**Quoted passage:**
..............................

Early life, education, and early career

Walberg was born and raised in Chicago, Illinois, the son of Alice Ann and John A. Walberg. His paternal grandparents were Swedish.[2] In 1964, Walberg served the Barry Goldwater 1964 presidential campaign as a volunteer. Walberg graduated from Thornton Fractional North High School in 1969 and briefly served the U.S. Forest Service. From 1973 to 1977, Walberg served as pastor at Grace Fellowship Church in New Haven, Indiana.[3]

Michigan legislature

Walberg was a member of the Michigan House of Representatives from 1983 to 1998. He also spent time as a pastor and as a division manager for the Moody Bible Institute in Chicago while continuing to live in Michigan.[4]

U.S. House of Representatives

Elections

2004

After six years out of politics, Walberg ran in a field of six candidates in the 2004 Republican primary for the 7th District after six-term incumbent Nick Smith retired. Walberg finished third in the primary. State Senator Joe Schwarz won the primary and the general election.[5]

2006

Walberg defeated Schwarz in the Republican primary.[6] In the general election, he defeated Democratic nominee Sharon Renier, 50%–46%.[7]

In 2007, there was a failed recall effort against Walberg.[8][9][10]

2008

Entering the 2008 race, Democratic Congressional Campaign Committee chairman Chris Van Hollen identified Walberg as one of the most vulnerable Republican incumbents in Congress.[11] On August 23, 2007, State Senate Minority Leader Mark Schauer announced he would challenge Walberg.[12] The previous occupant of the seat, Joe Schwarz, who lost to Walberg in the 2006 Republican primary, declined to run but on September 30 endorsed Schauer.[13]

Schauer narrowly defeated Walberg in the November election, 49% to 47%. Between the two candidates, around $3.5 million was spent on the campaign,[14] making it one of the most expensive House races in the 2008 election. Schauer outspent Walberg by nearly $300,000.[15]

2010

On July 14, 2009, Walberg announced that he would challenge incumbent Mark Schauer.[16] He defeated Marvin Carlson and Brian Rooney in the Republican primary.

Polling showed the race as a dead heat.[17] Walberg defeated Schauer, 50%–45%.[18]

2012

Wahlberg defeated Democratic nominee Kurt Haskell, 53%–43%.[19]

2014

Walberg defeated former Democratic State Representative Pam Byrnes with 54% of the vote.[20]

2016

Walberg defeated Doug North in the August 2 Republican primary and Democratic nominee State Representative Gretchen Driskell[21] in the general election, with 55% of the vote.[22]

2018

Walberg defeated Driskell again, with 53.8% of the vote.[23]

2020

Walberg defeated Driskell a third time, with 58.7% of the vote.

..............................

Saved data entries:
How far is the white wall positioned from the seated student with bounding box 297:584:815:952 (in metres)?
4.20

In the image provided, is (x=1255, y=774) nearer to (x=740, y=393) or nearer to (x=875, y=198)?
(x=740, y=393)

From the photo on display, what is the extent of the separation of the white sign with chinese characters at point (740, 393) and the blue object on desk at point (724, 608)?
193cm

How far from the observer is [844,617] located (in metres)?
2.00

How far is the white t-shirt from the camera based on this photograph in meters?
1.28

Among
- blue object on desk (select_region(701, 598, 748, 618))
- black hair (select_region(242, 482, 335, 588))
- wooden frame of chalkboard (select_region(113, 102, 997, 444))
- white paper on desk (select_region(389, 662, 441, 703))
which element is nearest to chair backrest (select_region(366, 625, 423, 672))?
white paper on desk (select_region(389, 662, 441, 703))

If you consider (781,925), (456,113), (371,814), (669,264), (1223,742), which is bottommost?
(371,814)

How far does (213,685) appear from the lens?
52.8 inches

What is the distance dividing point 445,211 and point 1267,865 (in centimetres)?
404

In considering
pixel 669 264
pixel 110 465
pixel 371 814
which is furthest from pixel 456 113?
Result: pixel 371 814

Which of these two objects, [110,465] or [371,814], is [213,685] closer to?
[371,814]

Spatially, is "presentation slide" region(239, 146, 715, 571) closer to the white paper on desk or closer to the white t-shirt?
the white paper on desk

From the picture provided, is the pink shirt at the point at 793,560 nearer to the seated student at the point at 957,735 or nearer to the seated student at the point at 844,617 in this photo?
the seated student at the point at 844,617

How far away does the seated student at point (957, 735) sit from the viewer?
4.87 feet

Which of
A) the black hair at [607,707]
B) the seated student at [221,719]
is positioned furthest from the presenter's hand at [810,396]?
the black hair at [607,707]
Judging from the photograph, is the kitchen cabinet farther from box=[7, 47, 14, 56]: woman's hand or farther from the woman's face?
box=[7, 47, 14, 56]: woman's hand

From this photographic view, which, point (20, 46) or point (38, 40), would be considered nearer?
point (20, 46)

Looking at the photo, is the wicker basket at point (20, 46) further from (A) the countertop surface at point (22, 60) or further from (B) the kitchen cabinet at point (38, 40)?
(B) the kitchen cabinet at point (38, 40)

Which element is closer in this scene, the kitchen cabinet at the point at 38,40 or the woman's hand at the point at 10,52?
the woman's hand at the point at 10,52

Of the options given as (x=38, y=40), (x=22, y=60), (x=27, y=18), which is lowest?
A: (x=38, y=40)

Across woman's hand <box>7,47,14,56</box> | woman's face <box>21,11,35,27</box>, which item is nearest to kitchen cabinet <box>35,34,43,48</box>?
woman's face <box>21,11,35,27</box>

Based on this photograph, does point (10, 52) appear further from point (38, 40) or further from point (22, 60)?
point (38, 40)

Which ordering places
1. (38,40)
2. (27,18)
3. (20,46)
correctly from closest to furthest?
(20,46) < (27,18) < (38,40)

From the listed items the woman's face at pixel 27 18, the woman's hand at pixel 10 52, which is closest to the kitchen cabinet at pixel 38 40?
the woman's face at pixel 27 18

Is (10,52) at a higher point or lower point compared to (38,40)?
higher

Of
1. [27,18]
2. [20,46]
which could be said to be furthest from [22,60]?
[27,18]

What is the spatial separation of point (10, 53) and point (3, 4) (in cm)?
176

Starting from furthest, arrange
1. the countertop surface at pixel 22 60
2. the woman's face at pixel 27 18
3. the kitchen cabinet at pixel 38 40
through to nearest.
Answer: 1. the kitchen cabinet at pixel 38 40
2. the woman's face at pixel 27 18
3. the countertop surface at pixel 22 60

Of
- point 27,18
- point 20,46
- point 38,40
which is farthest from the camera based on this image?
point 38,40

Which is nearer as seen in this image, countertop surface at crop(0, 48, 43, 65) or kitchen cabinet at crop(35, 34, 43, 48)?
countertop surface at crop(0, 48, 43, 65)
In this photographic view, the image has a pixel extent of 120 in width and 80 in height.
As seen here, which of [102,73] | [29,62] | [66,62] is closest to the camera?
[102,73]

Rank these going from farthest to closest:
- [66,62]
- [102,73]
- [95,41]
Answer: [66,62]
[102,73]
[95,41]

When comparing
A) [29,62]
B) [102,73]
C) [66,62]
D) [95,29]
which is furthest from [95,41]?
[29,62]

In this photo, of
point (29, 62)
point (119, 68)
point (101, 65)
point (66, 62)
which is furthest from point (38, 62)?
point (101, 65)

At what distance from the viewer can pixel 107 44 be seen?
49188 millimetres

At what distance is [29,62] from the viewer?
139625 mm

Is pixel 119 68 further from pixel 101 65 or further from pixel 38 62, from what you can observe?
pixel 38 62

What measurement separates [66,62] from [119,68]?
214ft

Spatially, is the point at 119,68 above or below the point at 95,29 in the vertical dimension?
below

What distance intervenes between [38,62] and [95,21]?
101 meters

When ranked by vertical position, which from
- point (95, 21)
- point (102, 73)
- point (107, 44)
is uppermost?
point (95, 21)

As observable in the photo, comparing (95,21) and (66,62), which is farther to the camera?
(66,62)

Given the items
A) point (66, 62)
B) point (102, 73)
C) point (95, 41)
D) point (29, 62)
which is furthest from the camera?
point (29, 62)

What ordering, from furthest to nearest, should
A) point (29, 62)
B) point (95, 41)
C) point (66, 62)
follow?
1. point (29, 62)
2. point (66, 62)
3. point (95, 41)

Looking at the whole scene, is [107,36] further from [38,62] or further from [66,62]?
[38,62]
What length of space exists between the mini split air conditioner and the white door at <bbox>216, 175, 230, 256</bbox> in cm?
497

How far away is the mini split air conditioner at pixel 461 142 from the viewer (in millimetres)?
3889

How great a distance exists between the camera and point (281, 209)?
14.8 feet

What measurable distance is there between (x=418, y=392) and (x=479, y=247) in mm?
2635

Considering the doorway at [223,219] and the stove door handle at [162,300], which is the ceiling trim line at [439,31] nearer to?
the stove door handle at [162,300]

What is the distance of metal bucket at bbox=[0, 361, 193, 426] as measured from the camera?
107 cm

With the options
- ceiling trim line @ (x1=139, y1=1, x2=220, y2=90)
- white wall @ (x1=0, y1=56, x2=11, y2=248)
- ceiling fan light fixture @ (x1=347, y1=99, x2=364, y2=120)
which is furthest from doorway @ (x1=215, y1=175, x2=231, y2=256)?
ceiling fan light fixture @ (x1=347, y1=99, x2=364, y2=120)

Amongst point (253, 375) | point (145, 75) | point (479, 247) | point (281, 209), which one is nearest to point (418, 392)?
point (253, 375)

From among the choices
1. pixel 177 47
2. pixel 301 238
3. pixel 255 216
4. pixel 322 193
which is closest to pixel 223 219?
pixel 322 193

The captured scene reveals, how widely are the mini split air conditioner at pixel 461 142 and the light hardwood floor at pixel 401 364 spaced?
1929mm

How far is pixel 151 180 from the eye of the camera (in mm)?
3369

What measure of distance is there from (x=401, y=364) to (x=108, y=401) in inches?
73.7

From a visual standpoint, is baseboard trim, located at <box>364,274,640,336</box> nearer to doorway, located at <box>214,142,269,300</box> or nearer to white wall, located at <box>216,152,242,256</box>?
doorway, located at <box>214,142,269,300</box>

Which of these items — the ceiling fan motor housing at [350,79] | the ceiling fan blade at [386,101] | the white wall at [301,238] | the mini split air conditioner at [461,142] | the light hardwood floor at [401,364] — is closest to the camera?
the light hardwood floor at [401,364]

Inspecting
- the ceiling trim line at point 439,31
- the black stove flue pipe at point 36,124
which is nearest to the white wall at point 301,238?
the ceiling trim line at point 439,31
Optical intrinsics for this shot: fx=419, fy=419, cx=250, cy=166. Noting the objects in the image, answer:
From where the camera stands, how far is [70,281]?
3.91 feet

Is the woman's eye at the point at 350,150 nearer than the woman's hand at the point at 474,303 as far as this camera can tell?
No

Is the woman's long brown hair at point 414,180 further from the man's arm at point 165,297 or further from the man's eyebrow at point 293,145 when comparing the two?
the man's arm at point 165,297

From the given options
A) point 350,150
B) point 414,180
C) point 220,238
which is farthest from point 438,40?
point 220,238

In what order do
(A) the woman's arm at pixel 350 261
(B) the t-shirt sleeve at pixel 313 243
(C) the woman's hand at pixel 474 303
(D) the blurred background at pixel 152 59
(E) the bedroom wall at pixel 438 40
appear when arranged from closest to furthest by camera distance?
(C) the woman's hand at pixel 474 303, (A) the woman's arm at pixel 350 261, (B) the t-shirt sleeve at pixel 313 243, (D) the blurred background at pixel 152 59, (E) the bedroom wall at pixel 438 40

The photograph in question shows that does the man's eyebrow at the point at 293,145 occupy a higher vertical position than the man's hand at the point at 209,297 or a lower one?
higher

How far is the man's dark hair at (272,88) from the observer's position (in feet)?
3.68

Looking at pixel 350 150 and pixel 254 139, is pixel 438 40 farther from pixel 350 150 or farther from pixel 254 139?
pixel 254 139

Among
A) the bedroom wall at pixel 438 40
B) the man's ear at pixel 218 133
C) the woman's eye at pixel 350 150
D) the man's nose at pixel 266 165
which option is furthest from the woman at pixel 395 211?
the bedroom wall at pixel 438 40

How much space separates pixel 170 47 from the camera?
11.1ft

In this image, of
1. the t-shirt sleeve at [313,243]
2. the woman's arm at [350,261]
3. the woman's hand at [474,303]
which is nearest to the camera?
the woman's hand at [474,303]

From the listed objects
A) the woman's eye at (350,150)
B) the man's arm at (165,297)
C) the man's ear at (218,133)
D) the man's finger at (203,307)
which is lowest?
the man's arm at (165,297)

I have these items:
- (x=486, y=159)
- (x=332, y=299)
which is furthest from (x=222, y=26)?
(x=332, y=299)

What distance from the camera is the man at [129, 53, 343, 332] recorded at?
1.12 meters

..............................

**What to do:**
1. Please return everything in the Walberg passage from "Schauer narrowly defeated" down to "Rooney in the Republican primary.".
2. Answer these questions from the Walberg passage:
(a) Which high school did Walberg graduate from, and in what year?
(b) Who won the 2004 Republican primary for the 7th District?
(c) What share of the vote did Walberg receive in 2020?
3. Using the Walberg passage, explain why the 2008 contest between Walberg and Schauer ranked among the most expensive House races of that election.
Rely only on the Walberg passage, not the data, when answering.

**Written responses:**
1.
Schauer narrowly defeated Walberg in the November election, 49% to 47%. Between the two candidates, around $3.5 million was spent on the campaign,[14] making it one of the most expensive House races in the 2008 election. Schauer outspent Walberg by nearly $300,000.[15]

2010

On July 14, 2009, Walberg announced that he would challenge incumbent Mark Schauer.[16] He defeated Marvin Carlson and Brian Rooney in the Republican primary.

2.
(a) Thornton Fractional North High School, in 1969.
(b) State Senator Joe Schwarz.
(c) 58.7%.

3. Around $3.5 million was spent on the campaign between the two candidates. That spending made it one of the most expensive House races in the 2008 election.